== Input ==
========================================================================

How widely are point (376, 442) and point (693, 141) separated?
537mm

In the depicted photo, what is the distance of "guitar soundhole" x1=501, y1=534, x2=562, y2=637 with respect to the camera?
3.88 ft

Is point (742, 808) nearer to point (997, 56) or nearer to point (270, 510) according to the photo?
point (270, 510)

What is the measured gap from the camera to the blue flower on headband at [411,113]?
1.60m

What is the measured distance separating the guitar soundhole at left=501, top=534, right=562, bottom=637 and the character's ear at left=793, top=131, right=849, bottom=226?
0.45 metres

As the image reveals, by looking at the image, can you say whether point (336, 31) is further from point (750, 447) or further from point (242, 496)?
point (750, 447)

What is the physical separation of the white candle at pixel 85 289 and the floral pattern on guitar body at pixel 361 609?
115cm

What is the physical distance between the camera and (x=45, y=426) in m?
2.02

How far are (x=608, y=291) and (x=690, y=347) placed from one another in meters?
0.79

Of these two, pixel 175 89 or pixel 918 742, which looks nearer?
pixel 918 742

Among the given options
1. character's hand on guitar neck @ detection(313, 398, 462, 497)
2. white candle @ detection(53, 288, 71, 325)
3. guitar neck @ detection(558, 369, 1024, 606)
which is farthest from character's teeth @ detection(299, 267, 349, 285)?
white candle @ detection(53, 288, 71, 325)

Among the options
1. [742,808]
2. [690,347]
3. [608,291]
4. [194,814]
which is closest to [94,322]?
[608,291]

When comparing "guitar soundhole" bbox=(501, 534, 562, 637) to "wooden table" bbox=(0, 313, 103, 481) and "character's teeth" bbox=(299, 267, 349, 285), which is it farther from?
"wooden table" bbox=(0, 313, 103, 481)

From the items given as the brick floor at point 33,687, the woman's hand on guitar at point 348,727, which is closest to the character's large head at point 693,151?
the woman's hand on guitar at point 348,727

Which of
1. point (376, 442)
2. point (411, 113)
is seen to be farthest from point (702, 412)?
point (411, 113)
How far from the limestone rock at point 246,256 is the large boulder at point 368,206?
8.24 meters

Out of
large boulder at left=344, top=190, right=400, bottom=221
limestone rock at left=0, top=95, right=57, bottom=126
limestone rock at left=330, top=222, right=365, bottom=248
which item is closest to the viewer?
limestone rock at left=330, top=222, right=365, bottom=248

========================================================================

== What you need to do ==
Copy every one of the records above word for word, with no changes.

== Complete output ==
How widely are point (376, 442) and point (693, 141) separated?
537mm

In the depicted photo, what is the distance of "guitar soundhole" x1=501, y1=534, x2=562, y2=637 with respect to the camera?
3.88 ft

Is point (742, 808) nearer to point (997, 56) or nearer to point (270, 510) according to the photo?
point (270, 510)

What is the measured gap from the camera to the blue flower on headband at [411,113]?
1.60m

What is the measured distance separating the guitar soundhole at left=501, top=534, right=562, bottom=637 and the character's ear at left=793, top=131, right=849, bottom=226?
0.45 metres

As the image reveals, by looking at the image, can you say whether point (336, 31) is further from point (750, 447) or further from point (242, 496)?
point (750, 447)

What is the physical separation of the white candle at pixel 85 289 and the floral pattern on guitar body at pixel 361 609?
115cm

What is the physical distance between the camera and (x=45, y=426) in m?
2.02

How far are (x=608, y=291) and (x=690, y=347) placed from one another in meters?
0.79

Of these two, pixel 175 89 or pixel 918 742, which looks nearer?
pixel 918 742

Among the given options
1. character's hand on guitar neck @ detection(313, 398, 462, 497)
2. white candle @ detection(53, 288, 71, 325)
3. guitar neck @ detection(558, 369, 1024, 606)
which is farthest from character's teeth @ detection(299, 267, 349, 285)?
white candle @ detection(53, 288, 71, 325)

Among the options
1. [742,808]
2. [690,347]
3. [608,291]
4. [194,814]
which is closest to [94,322]?
[608,291]

When comparing "guitar soundhole" bbox=(501, 534, 562, 637) to "wooden table" bbox=(0, 313, 103, 481) and "character's teeth" bbox=(299, 267, 349, 285), which is it farther from?
"wooden table" bbox=(0, 313, 103, 481)

From the items given as the brick floor at point 33,687, the woman's hand on guitar at point 348,727, which is closest to the character's large head at point 693,151?
the woman's hand on guitar at point 348,727

Which of
1. point (376, 442)
2. point (411, 113)
is seen to be farthest from point (702, 412)?
point (411, 113)
How far from the limestone rock at point 246,256 is the large boulder at point 368,206?
8.24 meters

Out of
large boulder at left=344, top=190, right=400, bottom=221
limestone rock at left=0, top=95, right=57, bottom=126
limestone rock at left=330, top=222, right=365, bottom=248
which item is closest to the viewer?
limestone rock at left=330, top=222, right=365, bottom=248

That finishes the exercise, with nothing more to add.